* **WHAT THIS TASK INVOLVES**
Down to the last character, transcribe every record.

━━━━━ GIVEN ENTRIES ━━━━━

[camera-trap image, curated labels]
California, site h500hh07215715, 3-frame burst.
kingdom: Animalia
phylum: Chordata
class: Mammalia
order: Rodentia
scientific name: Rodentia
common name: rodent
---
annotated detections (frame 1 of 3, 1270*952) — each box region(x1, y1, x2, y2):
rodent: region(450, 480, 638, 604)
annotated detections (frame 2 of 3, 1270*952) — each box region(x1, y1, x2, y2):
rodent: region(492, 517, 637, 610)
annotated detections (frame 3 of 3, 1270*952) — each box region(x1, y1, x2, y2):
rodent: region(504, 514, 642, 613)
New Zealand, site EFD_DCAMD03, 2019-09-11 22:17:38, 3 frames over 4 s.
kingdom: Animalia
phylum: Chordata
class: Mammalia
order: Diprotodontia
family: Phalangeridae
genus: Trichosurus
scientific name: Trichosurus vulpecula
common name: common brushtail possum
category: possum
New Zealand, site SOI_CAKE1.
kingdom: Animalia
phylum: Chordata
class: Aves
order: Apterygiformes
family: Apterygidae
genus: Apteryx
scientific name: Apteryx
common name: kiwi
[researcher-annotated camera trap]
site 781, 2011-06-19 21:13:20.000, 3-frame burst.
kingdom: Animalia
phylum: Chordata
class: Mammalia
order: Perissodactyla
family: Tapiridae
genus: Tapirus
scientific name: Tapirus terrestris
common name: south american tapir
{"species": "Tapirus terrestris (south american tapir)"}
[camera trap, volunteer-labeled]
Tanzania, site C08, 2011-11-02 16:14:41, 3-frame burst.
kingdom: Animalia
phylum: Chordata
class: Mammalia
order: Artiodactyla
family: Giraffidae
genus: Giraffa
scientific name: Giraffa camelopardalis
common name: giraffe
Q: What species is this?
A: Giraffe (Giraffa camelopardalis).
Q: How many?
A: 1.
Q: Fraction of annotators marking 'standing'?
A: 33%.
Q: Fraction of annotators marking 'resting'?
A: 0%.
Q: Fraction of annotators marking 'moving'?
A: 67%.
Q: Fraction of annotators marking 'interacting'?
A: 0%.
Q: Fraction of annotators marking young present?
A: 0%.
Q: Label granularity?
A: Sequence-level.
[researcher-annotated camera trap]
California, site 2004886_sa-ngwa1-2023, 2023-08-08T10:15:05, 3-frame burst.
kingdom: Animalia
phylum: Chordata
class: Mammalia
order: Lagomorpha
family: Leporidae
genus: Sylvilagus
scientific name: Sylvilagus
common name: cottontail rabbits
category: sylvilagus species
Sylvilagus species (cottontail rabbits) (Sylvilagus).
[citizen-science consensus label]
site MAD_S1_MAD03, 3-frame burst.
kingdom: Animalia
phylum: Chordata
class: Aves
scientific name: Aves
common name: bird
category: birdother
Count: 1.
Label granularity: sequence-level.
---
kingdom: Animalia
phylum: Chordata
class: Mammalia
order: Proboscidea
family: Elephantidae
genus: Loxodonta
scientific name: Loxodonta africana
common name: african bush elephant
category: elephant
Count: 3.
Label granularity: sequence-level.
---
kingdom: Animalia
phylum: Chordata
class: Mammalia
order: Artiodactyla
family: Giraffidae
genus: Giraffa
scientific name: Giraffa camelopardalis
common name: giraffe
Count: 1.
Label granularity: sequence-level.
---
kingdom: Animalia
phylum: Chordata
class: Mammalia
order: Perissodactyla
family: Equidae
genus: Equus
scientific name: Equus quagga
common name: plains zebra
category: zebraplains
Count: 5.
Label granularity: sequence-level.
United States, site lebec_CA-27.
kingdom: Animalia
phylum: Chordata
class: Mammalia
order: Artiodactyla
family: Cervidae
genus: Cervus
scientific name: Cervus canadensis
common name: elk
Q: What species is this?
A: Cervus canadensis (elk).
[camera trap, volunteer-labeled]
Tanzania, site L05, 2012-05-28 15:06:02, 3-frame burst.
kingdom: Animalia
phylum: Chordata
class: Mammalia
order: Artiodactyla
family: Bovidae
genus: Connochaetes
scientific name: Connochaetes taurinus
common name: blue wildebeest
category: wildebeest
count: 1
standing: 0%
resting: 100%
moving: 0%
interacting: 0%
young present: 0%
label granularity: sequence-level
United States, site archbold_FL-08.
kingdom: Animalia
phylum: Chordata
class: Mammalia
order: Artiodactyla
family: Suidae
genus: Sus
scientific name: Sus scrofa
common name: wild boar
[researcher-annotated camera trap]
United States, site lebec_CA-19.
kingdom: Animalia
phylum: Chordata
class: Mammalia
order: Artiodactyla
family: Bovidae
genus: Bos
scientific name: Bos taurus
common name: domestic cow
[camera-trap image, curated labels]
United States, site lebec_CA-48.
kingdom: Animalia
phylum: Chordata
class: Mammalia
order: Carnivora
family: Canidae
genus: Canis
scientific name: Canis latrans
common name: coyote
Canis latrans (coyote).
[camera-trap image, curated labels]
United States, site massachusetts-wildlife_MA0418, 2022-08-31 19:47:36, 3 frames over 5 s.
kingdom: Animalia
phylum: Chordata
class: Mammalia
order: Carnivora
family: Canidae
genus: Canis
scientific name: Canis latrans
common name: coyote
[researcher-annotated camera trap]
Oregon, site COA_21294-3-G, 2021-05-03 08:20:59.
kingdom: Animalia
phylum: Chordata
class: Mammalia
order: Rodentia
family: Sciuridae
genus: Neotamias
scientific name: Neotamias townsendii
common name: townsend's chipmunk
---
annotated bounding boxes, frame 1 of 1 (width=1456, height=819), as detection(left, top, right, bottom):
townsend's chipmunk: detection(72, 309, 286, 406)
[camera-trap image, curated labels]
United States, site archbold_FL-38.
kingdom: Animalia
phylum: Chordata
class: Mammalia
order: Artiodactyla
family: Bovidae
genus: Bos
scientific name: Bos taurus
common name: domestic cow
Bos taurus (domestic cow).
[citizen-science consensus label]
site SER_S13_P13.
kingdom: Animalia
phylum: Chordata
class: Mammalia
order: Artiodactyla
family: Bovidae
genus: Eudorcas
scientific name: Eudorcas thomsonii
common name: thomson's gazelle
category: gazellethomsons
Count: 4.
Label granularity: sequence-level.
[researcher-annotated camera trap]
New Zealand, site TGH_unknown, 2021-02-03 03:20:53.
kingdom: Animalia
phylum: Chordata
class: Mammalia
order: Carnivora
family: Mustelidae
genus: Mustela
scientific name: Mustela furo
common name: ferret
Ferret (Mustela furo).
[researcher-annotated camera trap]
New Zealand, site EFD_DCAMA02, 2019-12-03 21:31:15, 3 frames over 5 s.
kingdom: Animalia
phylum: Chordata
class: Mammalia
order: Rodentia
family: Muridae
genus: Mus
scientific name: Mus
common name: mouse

━━━━━

* **SOLVED PROBLEM**
[camera-trap image, curated labels]
California, site h500hh07215715, 3-frame burst.
kingdom: Animalia
phylum: Chordata
class: Mammalia
order: Rodentia
scientific name: Rodentia
common name: rodent
---
annotated detections (frame 1 of 3, 1270*952) — each box region(x1, y1, x2, y2):
rodent: region(450, 480, 638, 604)
annotated detections (frame 2 of 3, 1270*952) — each box region(x1, y1, x2, y2):
rodent: region(492, 517, 637, 610)
annotated detections (frame 3 of 3, 1270*952) — each box region(x1, y1, x2, y2):
rodent: region(504, 514, 642, 613)
New Zealand, site EFD_DCAMD03, 2019-09-11 22:17:38, 3 frames over 4 s.
kingdom: Animalia
phylum: Chordata
class: Mammalia
order: Diprotodontia
family: Phalangeridae
genus: Trichosurus
scientific name: Trichosurus vulpecula
common name: common brushtail possum
category: possum
New Zealand, site SOI_CAKE1.
kingdom: Animalia
phylum: Chordata
class: Aves
order: Apterygiformes
family: Apterygidae
genus: Apteryx
scientific name: Apteryx
common name: kiwi
[researcher-annotated camera trap]
site 781, 2011-06-19 21:13:20.000, 3-frame burst.
kingdom: Animalia
phylum: Chordata
class: Mammalia
order: Perissodactyla
family: Tapiridae
genus: Tapirus
scientific name: Tapirus terrestris
common name: south american tapir
{"species": "Tapirus terrestris (south american tapir)"}
[camera trap, volunteer-labeled]
Tanzania, site C08, 2011-11-02 16:14:41, 3-frame burst.
kingdom: Animalia
phylum: Chordata
class: Mammalia
order: Artiodactyla
family: Giraffidae
genus: Giraffa
scientific name: Giraffa camelopardalis
common name: giraffe
Q: What species is this?
A: Giraffe (Giraffa camelopardalis).
Q: How many?
A: 1.
Q: Fraction of annotators marking 'standing'?
A: 33%.
Q: Fraction of annotators marking 'resting'?
A: 0%.
Q: Fraction of annotators marking 'moving'?
A: 67%.
Q: Fraction of annotators marking 'interacting'?
A: 0%.
Q: Fraction of annotators marking young present?
A: 0%.
Q: Label granularity?
A: Sequence-level.
[researcher-annotated camera trap]
California, site 2004886_sa-ngwa1-2023, 2023-08-08T10:15:05, 3-frame burst.
kingdom: Animalia
phylum: Chordata
class: Mammalia
order: Lagomorpha
family: Leporidae
genus: Sylvilagus
scientific name: Sylvilagus
common name: cottontail rabbits
category: sylvilagus species
Sylvilagus species (cottontail rabbits) (Sylvilagus).
[citizen-science consensus label]
site MAD_S1_MAD03, 3-frame burst.
kingdom: Animalia
phylum: Chordata
class: Aves
scientific name: Aves
common name: bird
category: birdother
Count: 1.
Label granularity: sequence-level.
---
kingdom: Animalia
phylum: Chordata
class: Mammalia
order: Proboscidea
family: Elephantidae
genus: Loxodonta
scientific name: Loxodonta africana
common name: african bush elephant
category: elephant
Count: 3.
Label granularity: sequence-level.
---
kingdom: Animalia
phylum: Chordata
class: Mammalia
order: Artiodactyla
family: Giraffidae
genus: Giraffa
scientific name: Giraffa camelopardalis
common name: giraffe
Count: 1.
Label granularity: sequence-level.
---
kingdom: Animalia
phylum: Chordata
class: Mammalia
order: Perissodactyla
family: Equidae
genus: Equus
scientific name: Equus quagga
common name: plains zebra
category: zebraplains
Count: 5.
Label granularity: sequence-level.
United States, site lebec_CA-27.
kingdom: Animalia
phylum: Chordata
class: Mammalia
order: Artiodactyla
family: Cervidae
genus: Cervus
scientific name: Cervus canadensis
common name: elk
Q: What species is this?
A: Cervus canadensis (elk).
[camera trap, volunteer-labeled]
Tanzania, site L05, 2012-05-28 15:06:02, 3-frame burst.
kingdom: Animalia
phylum: Chordata
class: Mammalia
order: Artiodactyla
family: Bovidae
genus: Connochaetes
scientific name: Connochaetes taurinus
common name: blue wildebeest
category: wildebeest
count: 1
standing: 0%
resting: 100%
moving: 0%
interacting: 0%
young present: 0%
label granularity: sequence-level
United States, site archbold_FL-08.
kingdom: Animalia
phylum: Chordata
class: Mammalia
order: Artiodactyla
family: Suidae
genus: Sus
scientific name: Sus scrofa
common name: wild boar
[researcher-annotated camera trap]
United States, site lebec_CA-19.
kingdom: Animalia
phylum: Chordata
class: Mammalia
order: Artiodactyla
family: Bovidae
genus: Bos
scientific name: Bos taurus
common name: domestic cow
[camera-trap image, curated labels]
United States, site lebec_CA-48.
kingdom: Animalia
phylum: Chordata
class: Mammalia
order: Carnivora
family: Canidae
genus: Canis
scientific name: Canis latrans
common name: coyote
Canis latrans (coyote).
[camera-trap image, curated labels]
United States, site massachusetts-wildlife_MA0418, 2022-08-31 19:47:36, 3 frames over 5 s.
kingdom: Animalia
phylum: Chordata
class: Mammalia
order: Carnivora
family: Canidae
genus: Canis
scientific name: Canis latrans
common name: coyote
[researcher-annotated camera trap]
Oregon, site COA_21294-3-G, 2021-05-03 08:20:59.
kingdom: Animalia
phylum: Chordata
class: Mammalia
order: Rodentia
family: Sciuridae
genus: Neotamias
scientific name: Neotamias townsendii
common name: townsend's chipmunk
---
annotated bounding boxes, frame 1 of 1 (width=1456, height=819), as detection(left, top, right, bottom):
townsend's chipmunk: detection(72, 309, 286, 406)
[camera-trap image, curated labels]
United States, site archbold_FL-38.
kingdom: Animalia
phylum: Chordata
class: Mammalia
order: Artiodactyla
family: Bovidae
genus: Bos
scientific name: Bos taurus
common name: domestic cow
Bos taurus (domestic cow).
[citizen-science consensus label]
site SER_S13_P13.
kingdom: Animalia
phylum: Chordata
class: Mammalia
order: Artiodactyla
family: Bovidae
genus: Eudorcas
scientific name: Eudorcas thomsonii
common name: thomson's gazelle
category: gazellethomsons
Count: 4.
Label granularity: sequence-level.
[researcher-annotated camera trap]
New Zealand, site TGH_unknown, 2021-02-03 03:20:53.
kingdom: Animalia
phylum: Chordata
class: Mammalia
order: Carnivora
family: Mustelidae
genus: Mustela
scientific name: Mustela furo
common name: ferret
Ferret (Mustela furo).
[researcher-annotated camera trap]
New Zealand, site EFD_DCAMA02, 2019-12-03 21:31:15, 3 frames over 5 s.
kingdom: Animalia
phylum: Chordata
class: Mammalia
order: Rodentia
family: Muridae
genus: Mus
scientific name: Mus
common name: mouse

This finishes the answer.